Former FCA technical specialist Rory Percival has warned large advice firms should already have plans in place to satisfy the new Senior Managers and Certification Regime rules.

 The new rules are to be introduced across the wider financial services industry in December this year.

Under the Senior Managers and Certification regime, bosses performing key roles need FCA approval before starting work and receive a 'statement of responsibilities' that clearly says what they are responsible and accountable for.

Firms must also provide 'responsibilities maps' setting out the responsibilities of their senior managers, and their management and governance arrangements. At least once a year firms need to certify that senior managers are suitable to do their jobs.

Even though the regime won't come into force until the end of this year, Mr Percival said: "For all firms SM&CR will be a fair bit of work, but for medium and large firms it will be a heck of a lot of brunt work on training, competence and human resources.

"The process of preparation will be time consuming and if people haven't got their project plans in place, they need to as a matter of urgency - larger firms should have already." 

It should be less of an issue for smaller firms with one or two senior managers, added Mr Percival. 

Mr Percival said it is possible that the new rules will see those at the top of advice firms take a step back in the coming year. 

He said: "I think the individual responsibility being sought under SM&CR can be a scary thing for those individuals, and perhaps we can anticipate there will be senior managers in firms who are now having discussions as to who should accept responsibility for certain areas of the business. 

"But in practice, for the bulk it is going to be obvious who is responsible for certain aspects of the firm." 

Mark Turner, managing director of compliance and regulatory consulting practice at Duff & Phelps, said the greatest administrative burden will be placed on those largest firms with a large population.

He said: "It is fair to say because this regime is a bit later than originally expected, all but the very largest firms haven't really kicked off their SM&CR preparation plans in earnest yet, but the biggest firms are doing that now.

"We are at the point now where people are starting to think what this regime might mean to them, start thinking about broadly how can we approach this and how are we going to distribute accountabilities between us.

"Those conversations are starting to happen now but I think its fair to say none of the firms in this industry group have got all the answers at this point." 

Mr Turner said if firms have good oversight, governance models and a positive culture from the top with mature governance then they do not have much to be concerned about.

He added: "Where that maybe isn’t working to the best standard as it could, then I think now is an opportunity for firms and individuals to make sure what they have is going to support them when it comes to taking on these accountabilities under the new regime." 

Mr Turner suggested the main requirement under the SM&CR will be to demonstrate to the regulator that senior management took reasonable steps in their position in the event of a wrongdoing. 

He said: "For example, if you have a rogue adviser who offered inappropriate advice that led to customer harm, a senior manager will under this regime have to answer questions to demonstrate to the regulator they took reasonable steps for somebody in their position.
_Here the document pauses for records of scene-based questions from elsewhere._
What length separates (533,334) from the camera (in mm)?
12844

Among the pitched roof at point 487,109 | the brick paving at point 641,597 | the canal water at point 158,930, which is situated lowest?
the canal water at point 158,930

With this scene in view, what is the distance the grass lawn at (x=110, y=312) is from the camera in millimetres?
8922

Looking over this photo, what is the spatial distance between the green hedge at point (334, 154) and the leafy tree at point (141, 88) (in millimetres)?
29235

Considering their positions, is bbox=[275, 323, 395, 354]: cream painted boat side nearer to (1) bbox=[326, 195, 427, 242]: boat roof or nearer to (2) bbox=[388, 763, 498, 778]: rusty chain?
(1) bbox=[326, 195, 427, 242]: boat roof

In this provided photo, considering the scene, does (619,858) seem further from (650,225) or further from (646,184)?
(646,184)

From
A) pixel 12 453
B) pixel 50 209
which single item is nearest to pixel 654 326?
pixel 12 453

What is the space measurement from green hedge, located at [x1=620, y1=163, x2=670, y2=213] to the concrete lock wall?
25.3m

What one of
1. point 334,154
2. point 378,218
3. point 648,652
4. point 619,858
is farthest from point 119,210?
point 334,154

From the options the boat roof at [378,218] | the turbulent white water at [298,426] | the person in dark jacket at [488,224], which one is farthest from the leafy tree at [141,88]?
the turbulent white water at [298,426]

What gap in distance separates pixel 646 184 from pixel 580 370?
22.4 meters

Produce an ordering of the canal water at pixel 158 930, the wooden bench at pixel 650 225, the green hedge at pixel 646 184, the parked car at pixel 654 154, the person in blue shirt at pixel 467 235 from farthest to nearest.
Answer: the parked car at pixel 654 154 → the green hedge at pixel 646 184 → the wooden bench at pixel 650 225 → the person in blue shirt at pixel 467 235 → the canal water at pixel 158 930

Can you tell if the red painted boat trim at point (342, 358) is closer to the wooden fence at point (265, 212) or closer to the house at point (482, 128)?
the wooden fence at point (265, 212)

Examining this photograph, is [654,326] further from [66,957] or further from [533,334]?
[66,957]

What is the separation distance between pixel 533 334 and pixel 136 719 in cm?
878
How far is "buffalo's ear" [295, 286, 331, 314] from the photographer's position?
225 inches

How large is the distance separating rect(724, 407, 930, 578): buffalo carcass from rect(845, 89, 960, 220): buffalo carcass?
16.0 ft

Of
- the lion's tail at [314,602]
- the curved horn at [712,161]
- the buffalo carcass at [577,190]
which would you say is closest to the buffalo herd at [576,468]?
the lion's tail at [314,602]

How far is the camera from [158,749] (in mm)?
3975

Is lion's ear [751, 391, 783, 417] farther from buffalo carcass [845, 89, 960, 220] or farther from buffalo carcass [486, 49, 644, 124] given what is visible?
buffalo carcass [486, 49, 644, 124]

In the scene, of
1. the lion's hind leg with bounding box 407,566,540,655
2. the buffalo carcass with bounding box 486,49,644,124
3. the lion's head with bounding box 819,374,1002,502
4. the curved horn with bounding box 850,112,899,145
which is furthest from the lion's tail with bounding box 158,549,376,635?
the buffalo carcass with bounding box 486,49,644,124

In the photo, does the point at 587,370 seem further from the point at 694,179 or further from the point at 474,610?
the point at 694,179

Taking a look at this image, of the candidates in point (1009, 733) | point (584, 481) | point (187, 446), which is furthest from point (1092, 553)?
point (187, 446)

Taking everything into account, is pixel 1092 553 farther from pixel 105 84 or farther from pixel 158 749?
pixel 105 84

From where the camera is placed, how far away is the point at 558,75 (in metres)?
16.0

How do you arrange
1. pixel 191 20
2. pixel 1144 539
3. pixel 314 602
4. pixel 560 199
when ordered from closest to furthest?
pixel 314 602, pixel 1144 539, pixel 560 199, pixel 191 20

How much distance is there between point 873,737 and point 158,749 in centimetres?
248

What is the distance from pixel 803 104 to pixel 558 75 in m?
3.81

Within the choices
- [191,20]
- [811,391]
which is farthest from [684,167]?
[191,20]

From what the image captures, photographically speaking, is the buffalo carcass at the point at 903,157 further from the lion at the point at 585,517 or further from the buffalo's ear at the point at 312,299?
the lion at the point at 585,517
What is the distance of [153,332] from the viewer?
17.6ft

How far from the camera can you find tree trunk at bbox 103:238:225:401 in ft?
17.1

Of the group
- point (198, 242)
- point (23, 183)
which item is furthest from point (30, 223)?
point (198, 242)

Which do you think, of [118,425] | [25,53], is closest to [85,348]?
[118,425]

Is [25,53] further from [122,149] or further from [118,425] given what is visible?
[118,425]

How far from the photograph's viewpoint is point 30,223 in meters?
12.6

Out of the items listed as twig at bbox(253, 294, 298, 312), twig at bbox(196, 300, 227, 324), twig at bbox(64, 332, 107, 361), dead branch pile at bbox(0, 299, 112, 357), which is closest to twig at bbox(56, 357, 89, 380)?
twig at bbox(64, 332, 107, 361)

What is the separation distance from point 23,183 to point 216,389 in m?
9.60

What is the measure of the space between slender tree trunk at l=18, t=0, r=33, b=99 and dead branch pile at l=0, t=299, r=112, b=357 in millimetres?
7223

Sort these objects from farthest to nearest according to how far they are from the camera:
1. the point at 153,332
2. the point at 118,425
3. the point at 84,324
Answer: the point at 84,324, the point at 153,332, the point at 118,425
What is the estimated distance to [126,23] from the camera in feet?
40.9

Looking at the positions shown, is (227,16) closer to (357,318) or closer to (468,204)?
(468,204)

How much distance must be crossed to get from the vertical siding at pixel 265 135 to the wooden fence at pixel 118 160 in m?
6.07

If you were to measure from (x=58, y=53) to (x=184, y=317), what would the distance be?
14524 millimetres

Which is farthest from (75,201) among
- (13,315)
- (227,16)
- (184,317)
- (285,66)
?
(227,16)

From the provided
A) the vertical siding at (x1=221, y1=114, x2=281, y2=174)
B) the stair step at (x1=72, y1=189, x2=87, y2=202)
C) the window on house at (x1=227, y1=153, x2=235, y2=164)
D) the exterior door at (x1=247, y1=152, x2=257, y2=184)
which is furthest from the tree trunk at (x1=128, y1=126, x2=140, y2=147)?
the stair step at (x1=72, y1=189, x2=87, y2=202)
"It is not the case that every time something goes wrong a senior manager should be necessarily subject to enforcement action, but senior managers under this regime will need to be in a position where they can answer the necessary questions."

David Mapplebeck, chief administrative officer at Northern Trust, said when the SM&CR was first introduced for banks many firms took the opportunity to re-assess the roles played by senior executives, but at an administrative cost. 

He said: "The extended SM&CR is likely to have a similar positive impact on asset managers and other regulated firms. However, the cost, in terms of management time and resources required to implement and run the SM&CR within firms, should not be under-estimated.

"Firms that have a history of regulatory failure may have difficulty recruiting for senior roles and firms with large certified person populations will need mechanisms in place to track and manage them.

"The FCA has provided some good guidance documents setting out how they expect the SM&CR to work – firms should not delay putting their plans into effect in good time for the start of the regime in December."

At a Treasury select committee accountability hearing last week Andrew Bailey, chief executive of the FCA, and Charles Randell, chairman of the FCA, faced questions from MPs as to the effectiveness of the SM&CR in holding senior management to account in the banking sector.